Le ministre a notamment évoqué l’identification de cette catégorie, la récupération et la sécurisation de leurs biens, ainsi que la mise en place d’initiatives sociales telles que les cantines populaires et les soins de santé à domicile.
Il a surtout mis en avant le projet de loi portant statut des anciens combattants, qu’il considère comme une avancée majeure pour une catégorie longtemps restée sans cadre légal spécifique.
Le texte a déjà été déclaré recevable par l’Assemblée nationale et doit poursuivre son parcours parlementaire avant son éventuel examen par la seconde chambre.
« ATTENDEZ À TABLE »
Face aux interrogations sur la stratégie gouvernementale destinée à empêcher les récupérations politiques des conflits communautaires, Eliezer Ntambwe Mposhi a défendu une approche fondée sur l’action de l’État plutôt que sur les polémiques politiques.
Il a rappelé que le conflit Teke-Yaka, déclenché en 2022, a résisté à plusieurs initiatives de règlement avant l’intensification des efforts gouvernementaux récents.

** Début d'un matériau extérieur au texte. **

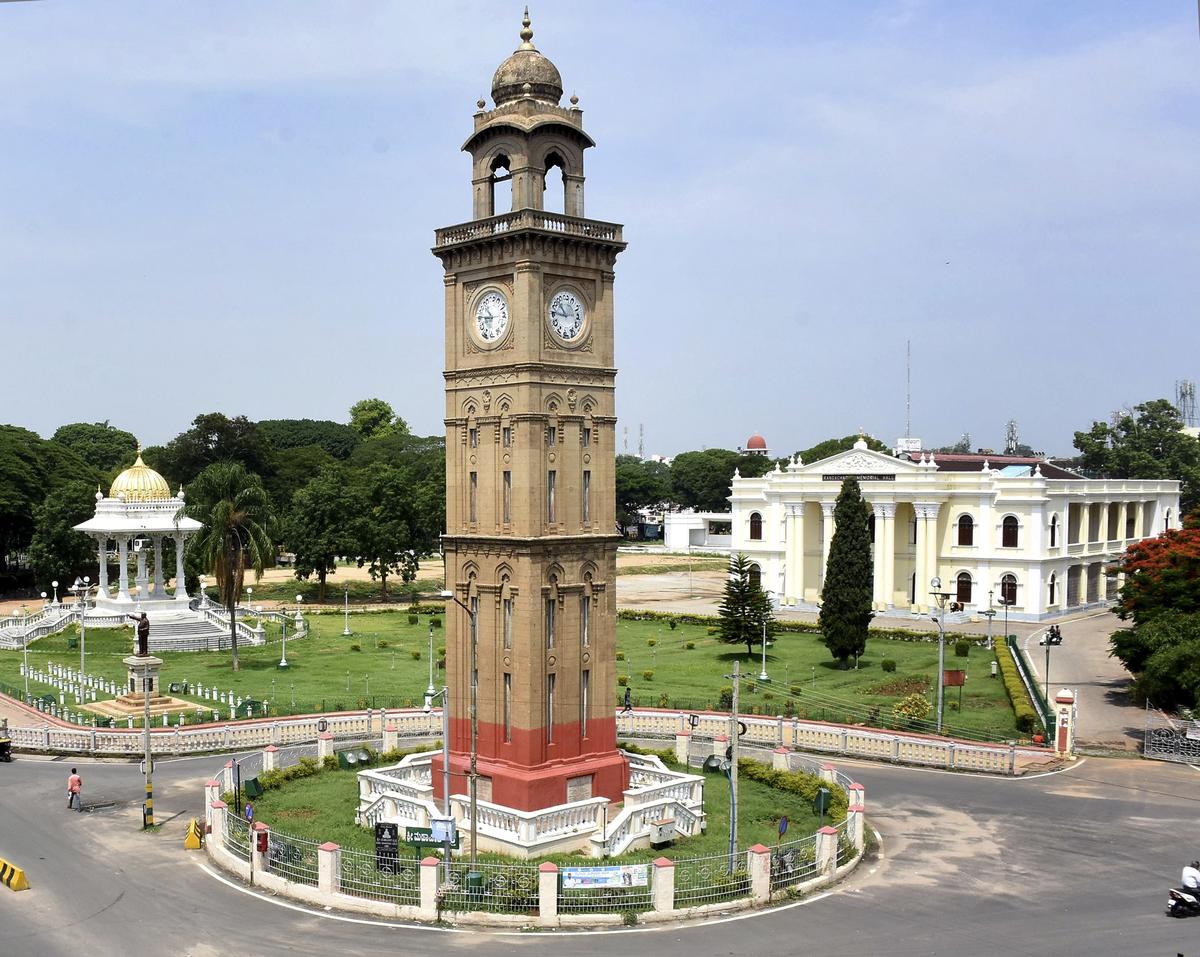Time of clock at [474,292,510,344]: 10:45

Selon lui, les résultats obtenus après plusieurs mois de travail témoignent de l’efficacité de la stratégie mise en place, tout en appelant à la patience pour la suite du processus.

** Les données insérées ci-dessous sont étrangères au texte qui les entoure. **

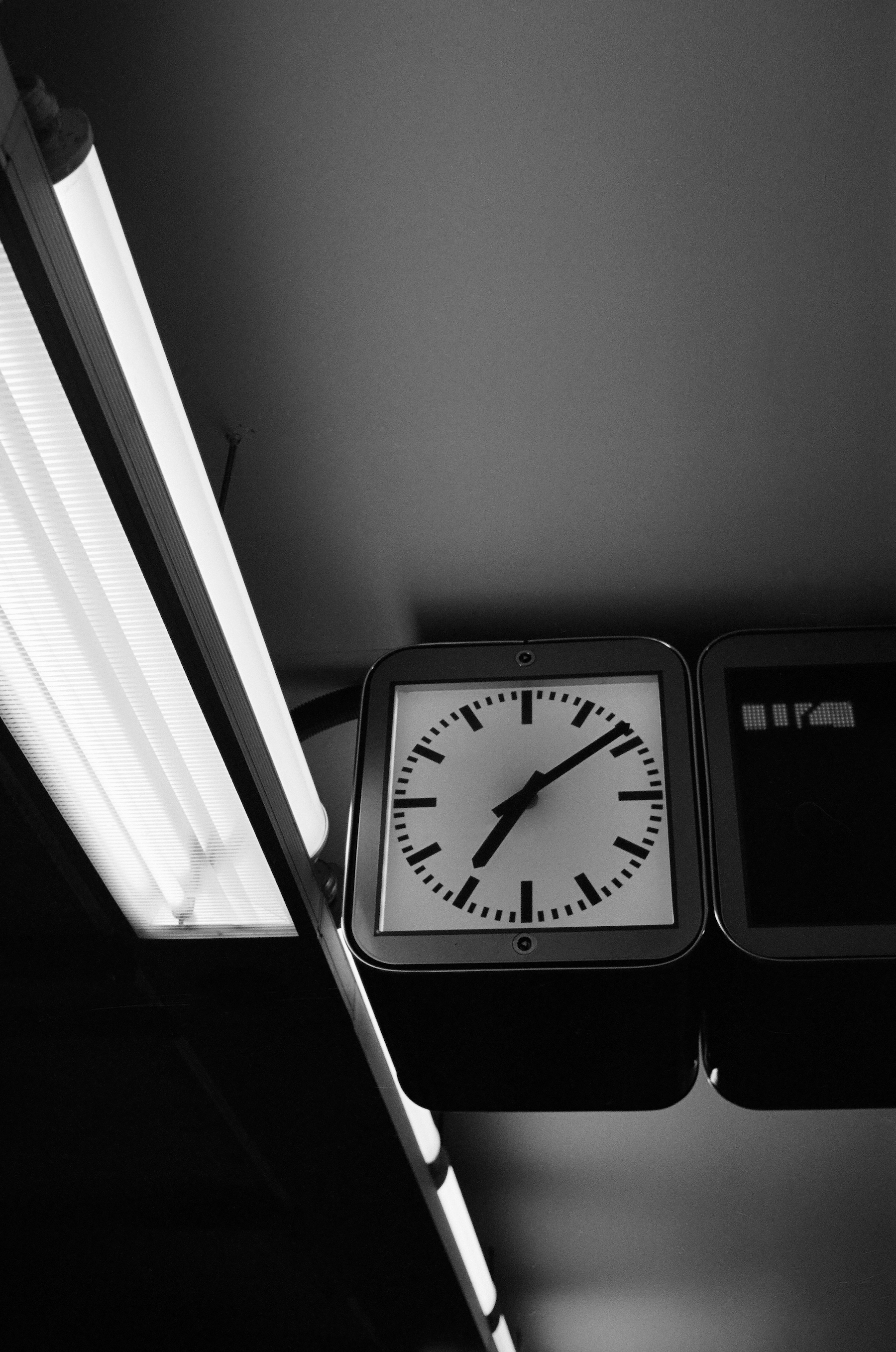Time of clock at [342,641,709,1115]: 7:08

« Attendez à table et nous allons vous montrer », a-t-il lancé, en substance, pour signifier que le gouvernement entend poursuivre son action jusqu’à la consolidation de la paix et au rétablissement complet de l’autorité de l’État.
Dans le triangle Grand Bandundu-Kongo Central-Kinshasa, l’enjeu est désormais de transformer l’accalmie sécuritaire en paix durable. La démobilisation, la réinsertion des ex-combattants, la reprise des activités économiques et le retour effectif des services publics constituent les prochaines étapes d’un processus dont le gouvernement veut faire un modèle de restauration progressive de l’autorité de l’État.